Data listing
-- BEGIN --
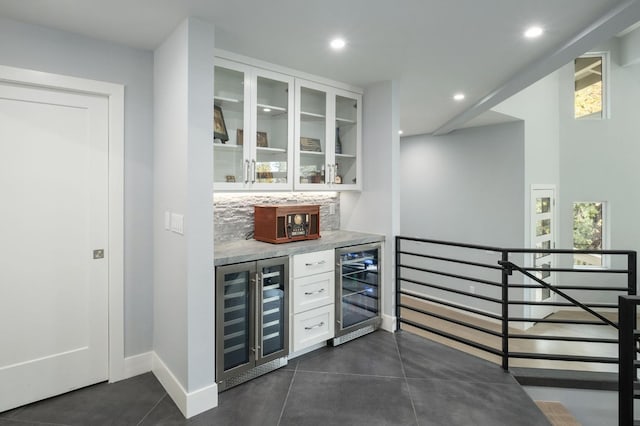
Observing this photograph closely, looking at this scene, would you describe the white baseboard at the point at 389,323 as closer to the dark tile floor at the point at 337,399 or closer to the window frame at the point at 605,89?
the dark tile floor at the point at 337,399

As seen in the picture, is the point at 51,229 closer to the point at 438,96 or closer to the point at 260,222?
the point at 260,222

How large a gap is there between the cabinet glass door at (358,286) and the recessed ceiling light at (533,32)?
7.02 feet

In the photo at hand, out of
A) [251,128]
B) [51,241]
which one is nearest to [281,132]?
[251,128]

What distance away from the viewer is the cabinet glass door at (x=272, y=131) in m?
2.97

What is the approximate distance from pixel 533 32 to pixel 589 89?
16.5ft

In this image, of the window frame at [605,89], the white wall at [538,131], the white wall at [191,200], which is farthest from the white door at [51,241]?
the window frame at [605,89]

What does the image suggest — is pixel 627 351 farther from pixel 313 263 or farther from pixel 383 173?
pixel 383 173

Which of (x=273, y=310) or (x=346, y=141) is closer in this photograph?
(x=273, y=310)

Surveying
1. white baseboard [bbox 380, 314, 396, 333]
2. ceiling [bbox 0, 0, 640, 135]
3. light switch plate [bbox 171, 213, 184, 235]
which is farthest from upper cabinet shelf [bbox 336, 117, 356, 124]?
white baseboard [bbox 380, 314, 396, 333]

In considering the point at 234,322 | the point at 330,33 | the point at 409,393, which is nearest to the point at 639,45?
the point at 330,33

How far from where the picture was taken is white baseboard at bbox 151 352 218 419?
2.22 m

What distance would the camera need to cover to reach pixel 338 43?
2609 millimetres

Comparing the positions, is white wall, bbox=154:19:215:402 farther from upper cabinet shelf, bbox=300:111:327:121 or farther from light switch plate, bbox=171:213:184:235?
upper cabinet shelf, bbox=300:111:327:121

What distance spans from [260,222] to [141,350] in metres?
1.38
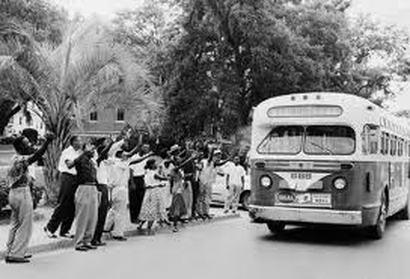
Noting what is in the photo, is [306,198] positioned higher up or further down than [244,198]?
higher up

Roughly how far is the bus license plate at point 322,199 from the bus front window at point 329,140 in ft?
2.71

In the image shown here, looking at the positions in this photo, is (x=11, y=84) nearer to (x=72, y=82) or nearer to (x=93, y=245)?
(x=72, y=82)

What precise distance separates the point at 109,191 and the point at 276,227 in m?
3.98

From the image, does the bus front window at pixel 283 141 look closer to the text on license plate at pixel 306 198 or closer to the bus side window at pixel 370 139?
the text on license plate at pixel 306 198

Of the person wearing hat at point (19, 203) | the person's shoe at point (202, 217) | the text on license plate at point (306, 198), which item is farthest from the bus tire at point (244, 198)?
the person wearing hat at point (19, 203)

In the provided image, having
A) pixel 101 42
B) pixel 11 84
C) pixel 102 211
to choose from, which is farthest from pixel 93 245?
pixel 101 42

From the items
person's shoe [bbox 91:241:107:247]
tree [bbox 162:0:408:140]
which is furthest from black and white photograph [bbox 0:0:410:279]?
tree [bbox 162:0:408:140]

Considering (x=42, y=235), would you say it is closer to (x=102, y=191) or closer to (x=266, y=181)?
(x=102, y=191)

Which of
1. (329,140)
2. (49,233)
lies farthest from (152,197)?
(329,140)

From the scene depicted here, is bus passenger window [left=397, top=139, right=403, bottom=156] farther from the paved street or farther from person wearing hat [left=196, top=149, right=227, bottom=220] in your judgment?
person wearing hat [left=196, top=149, right=227, bottom=220]

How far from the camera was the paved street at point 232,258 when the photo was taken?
898cm

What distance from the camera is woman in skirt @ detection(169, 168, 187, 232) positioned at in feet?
45.8

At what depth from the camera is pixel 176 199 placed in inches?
551

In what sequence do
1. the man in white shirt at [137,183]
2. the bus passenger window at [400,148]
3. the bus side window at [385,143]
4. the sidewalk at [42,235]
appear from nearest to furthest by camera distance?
the sidewalk at [42,235] < the man in white shirt at [137,183] < the bus side window at [385,143] < the bus passenger window at [400,148]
-- END --
What is expected: Retype each record exactly as it stands, but do not include the pictures.

Correct result:
Observing this photograph closely, looking at this scene, would you describe the white baseboard at the point at 389,323 as closer to the dark tile floor at the point at 337,399 or closer to the window frame at the point at 605,89?
the dark tile floor at the point at 337,399

As seen in the picture, is the point at 51,229 closer to the point at 438,96 or closer to the point at 260,222?
the point at 260,222

How large a gap is there between the cabinet glass door at (358,286) and the recessed ceiling light at (533,32)?
7.02 feet

In the photo at hand, out of
A) [251,128]
B) [51,241]
which one is nearest to [281,132]?
[251,128]

What distance away from the viewer is the cabinet glass door at (x=272, y=131) in m?
2.97

What is the approximate distance from pixel 533 32 to pixel 589 89?
16.5ft

In this image, of the window frame at [605,89], the white wall at [538,131], the white wall at [191,200], which is farthest from the white door at [51,241]?
the window frame at [605,89]

What does the image suggest — is pixel 627 351 farther from pixel 313 263 or farther from pixel 383 173?
pixel 383 173

Which of (x=273, y=310) or (x=346, y=141) is closer in this photograph?
(x=273, y=310)

Surveying
1. white baseboard [bbox 380, 314, 396, 333]
2. ceiling [bbox 0, 0, 640, 135]
3. light switch plate [bbox 171, 213, 184, 235]
which is farthest from upper cabinet shelf [bbox 336, 117, 356, 124]?
white baseboard [bbox 380, 314, 396, 333]

In considering the point at 234,322 | the point at 330,33 | the point at 409,393, which is nearest to the point at 639,45?
the point at 330,33

How far from where the picture was taken is white baseboard at bbox 151 352 218 419?
2.22 m

What distance would the camera need to cover to reach pixel 338 43?
2609 millimetres

Comparing the positions, is white wall, bbox=154:19:215:402 farther from upper cabinet shelf, bbox=300:111:327:121 or farther from light switch plate, bbox=171:213:184:235?
upper cabinet shelf, bbox=300:111:327:121

What distance spans from [260,222] to [141,350] in metres?
1.38
Noting what is in the photo, is [306,198] positioned higher up or further down than [244,198]?
higher up

Roughly how far is the bus license plate at point 322,199 from the bus front window at point 329,140 in ft?
2.71

In the image shown here, looking at the positions in this photo, is (x=11, y=84) nearer to (x=72, y=82) or nearer to (x=93, y=245)?
(x=72, y=82)

What precise distance separates the point at 109,191 and the point at 276,227 in m?
3.98

From the image, does the bus front window at pixel 283 141 look closer to the text on license plate at pixel 306 198 or closer to the bus side window at pixel 370 139?
the text on license plate at pixel 306 198

Of the person wearing hat at point (19, 203) | the person's shoe at point (202, 217) | the text on license plate at point (306, 198), which item is farthest from the bus tire at point (244, 198)?
the person wearing hat at point (19, 203)

In the provided image, having
A) pixel 101 42
B) pixel 11 84
C) pixel 102 211
to choose from, which is farthest from pixel 93 245?
pixel 101 42

From the items
person's shoe [bbox 91:241:107:247]
tree [bbox 162:0:408:140]
which is furthest from black and white photograph [bbox 0:0:410:279]?
tree [bbox 162:0:408:140]

Considering (x=42, y=235), would you say it is closer to (x=102, y=191) or closer to (x=266, y=181)?
(x=102, y=191)

Which of
1. (329,140)
2. (49,233)
lies farthest from (152,197)?
(329,140)

From the scene depicted here, is bus passenger window [left=397, top=139, right=403, bottom=156] farther from the paved street or farther from person wearing hat [left=196, top=149, right=227, bottom=220] in your judgment?
person wearing hat [left=196, top=149, right=227, bottom=220]

How far from the camera was the paved street at point 232,258 when the photo was taken?
898cm

What distance from the camera is woman in skirt @ detection(169, 168, 187, 232) positioned at in feet?
45.8

At what depth from the camera is pixel 176 199 placed in inches?
551

In what sequence do
1. the man in white shirt at [137,183]
2. the bus passenger window at [400,148]
3. the bus side window at [385,143]
4. the sidewalk at [42,235]
appear from nearest to furthest by camera distance?
the sidewalk at [42,235] < the man in white shirt at [137,183] < the bus side window at [385,143] < the bus passenger window at [400,148]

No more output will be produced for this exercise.